The empiric regimens and the modification of antibiotic treatment once an organism is isolated and antibiotic susceptibilities are determined, is also a domain for research. For example, there is little information on the use of trimethoprim-sulfamethoxazole in the treatment of invasive MRSA infections (Adra & Lawrence, 2004) moreover the role of daptomycin in the treatment of MRSA osteomyelitis in children is unclear (Bradley, 2005).

Starting from pathogenesis to microbiology, clinical manifestations, diagnosis and treatment, a variety of issues still remains unclear requiring a systematic and more detailed medical data collection for further research. The amount of information required or worthy for medical research is increasing and as a result, essential elements are often not recorded and lost.

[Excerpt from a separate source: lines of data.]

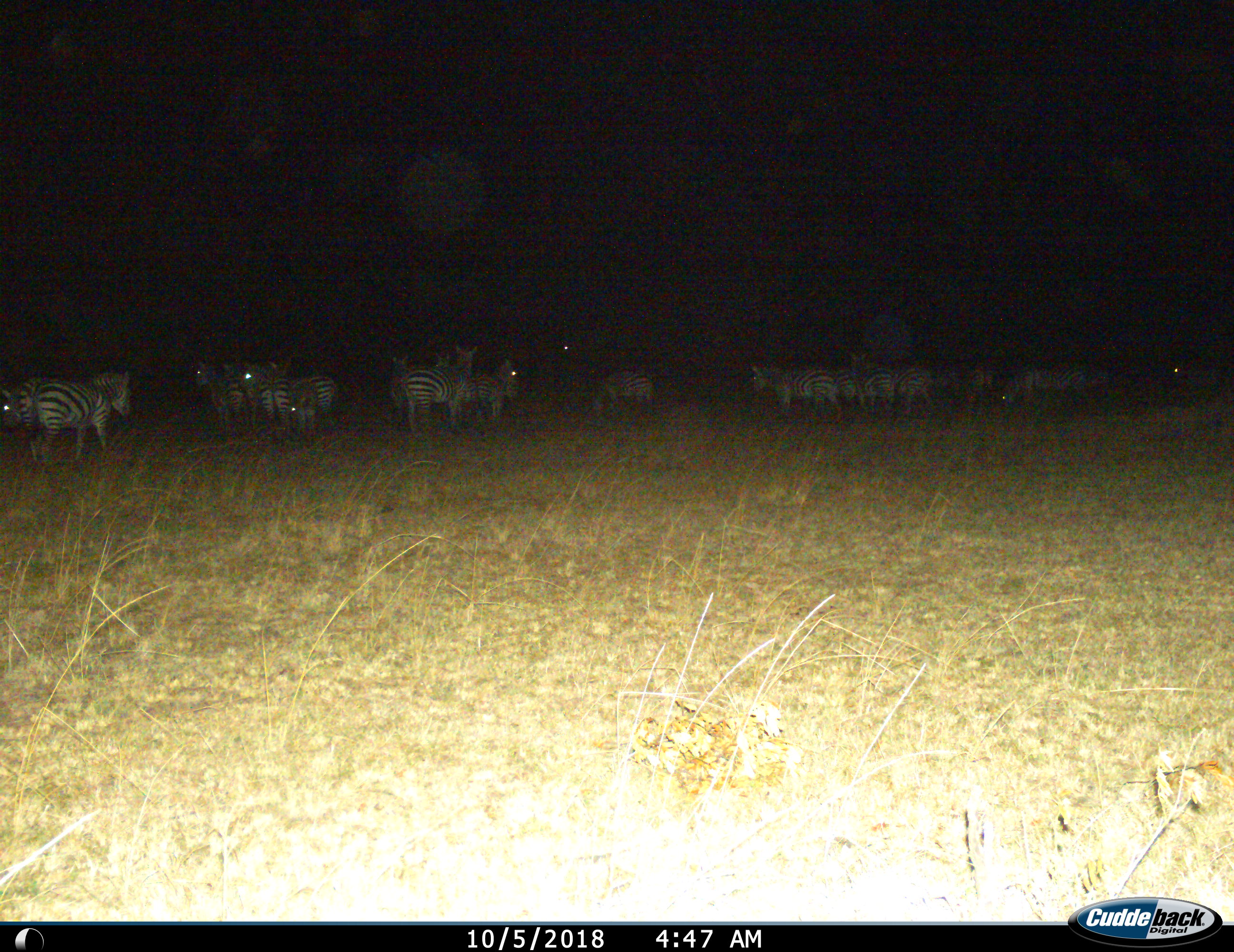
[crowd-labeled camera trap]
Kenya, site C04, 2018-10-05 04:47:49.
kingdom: Animalia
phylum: Chordata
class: Mammalia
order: Perissodactyla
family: Equidae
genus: Equus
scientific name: Equus quagga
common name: plains zebra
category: zebra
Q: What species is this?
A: Zebra (plains zebra) (Equus quagga).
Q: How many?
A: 11-50.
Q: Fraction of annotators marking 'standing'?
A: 90%.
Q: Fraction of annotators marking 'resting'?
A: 10%.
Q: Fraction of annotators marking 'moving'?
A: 40%.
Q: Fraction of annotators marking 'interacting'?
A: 30%.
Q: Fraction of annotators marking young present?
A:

In addition, there is significant variation in terminology and data reporting among different medical specialties that treat bone and joint infections in children, such as Paediatrics and Children Orthopaedics, or even among medical doctors of the same specialty.

This paper presents a web based system for recording, monitoring and studying children with infections of bones and joints that requires almost no text entry and editing and could be accessed through any electronic device with an internet connection and a web browser. Furthermore, our goal was to create a system containing most of the scientifically validated data elements, reducing omissions and improving consistency by standardising the reporting language among medical doctors. One of the benefits lays in the output of the system that contains all of the entered scientifically validated elements that are easily exploited for medical research issues using standard SQL commands. In addition, the system’s interface architecture is based on the traditional medical way of thinking and acting, (starting from History to Physical Examination, then to Laboratory Tests and Imaging Examinations, etc.) providing a “doctor-friendly” system. Therefore, it requires almost no training, helping Medical Doctors to work easier and in a faster way.